Bethesda, Maryland ranks second and Baltimore eighth in Forbes’ ranking of “America’s Most Livable Cities”. The analysis is based on quality of life measures such as income, employment, cost of living and crime, for metropolitan areas with a population of 500,000 or greater. Bethesda-Gaithersburg-Frederick, Maryland, also places fourth among large metropolitan areas in a ranking of the safest places to live in the U.S. The ranking is based on crime, natural disaster risks, environmental hazards, life expectancy, job security and other factors that affect the security of an area.

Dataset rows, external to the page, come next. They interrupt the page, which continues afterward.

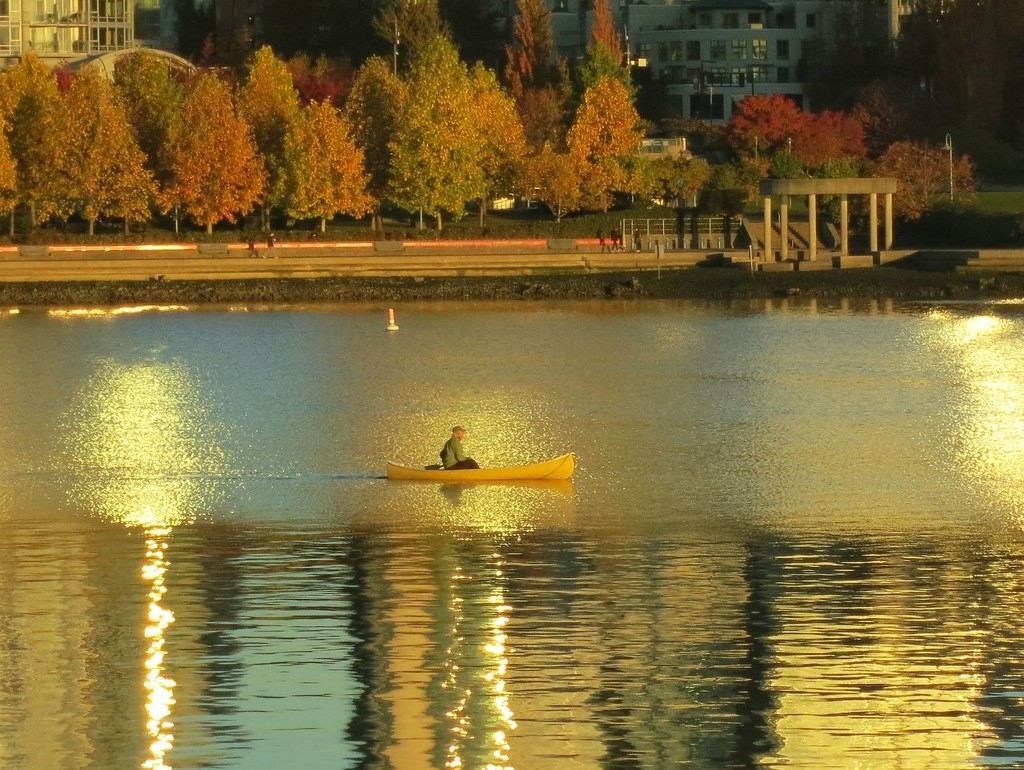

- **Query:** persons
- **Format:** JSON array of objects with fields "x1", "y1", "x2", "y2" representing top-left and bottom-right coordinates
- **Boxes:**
[
  {"x1": 1014, "y1": 213, "x2": 1024, "y2": 242},
  {"x1": 249, "y1": 240, "x2": 258, "y2": 258},
  {"x1": 600, "y1": 226, "x2": 623, "y2": 253},
  {"x1": 635, "y1": 227, "x2": 641, "y2": 252},
  {"x1": 263, "y1": 234, "x2": 278, "y2": 259},
  {"x1": 440, "y1": 426, "x2": 479, "y2": 470}
]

Columbia/Ellicott City, Maryland has been ranked second by Money magazine among America’s “Best Places to Live” for 2010. For 2009, smaller towns were ranked, and two Maryland communities, Eldersburg and Mt. Airy, placed in the top 100. Cities and towns were ranked on such quality-of-life factors as good jobs, low crime, quality schools, open space, reasonable home prices, and recreational and cultural activities.

===The arts===

In fiscal year 2010, 7.6 million people attended arts events in Maryland. The industry generated $1 billion in economic impact and more than 10,500 full-time equivalent jobs, according to a Maryland State Arts Council study.

A National Assembly of State Arts Agencies report found that Maryland ranked sixth in the nation in per-capita arts spending at $2.51 in 2010. Arts-related organizations include the Maryland State Arts Council, the Maryland Institute College of Art and the Baltimore Museum of Art.

Americans for the Arts named the adjacent Washington, D.C. area fourth among large cities in the number of arts-related employees per capita, and ninth in the number of arts businesses per capita in 2008.

Johns Hopkins Hospital

===Health and wellness===
In 1955, the charity Kappa Guild began raising funds to support children’s health and welfare, providing medical equipment and resources to pediatric hospitals and programs across Maryland.

For the 20th consecutive year, Johns Hopkins Hospital ranks first in the U.S. News & World Report honor roll of best hospitals in the nation, demonstrating outstanding competence in 15 specialties. Maryland ranks second among the states in active physicians per 100,000 population, with over 23,000 doctors statewide.

According to the Gallup-Healthways Well-Being Index, Maryland ranks sixth nationally, and is the highest-ranked state in the eastern United States. The Well-Being Index is based on over 40 questions providing an overall composite based on six individual and interrelated indicators of well being, including life evaluation, emotional health, physical health, healthy behavior, work environment, and basic access.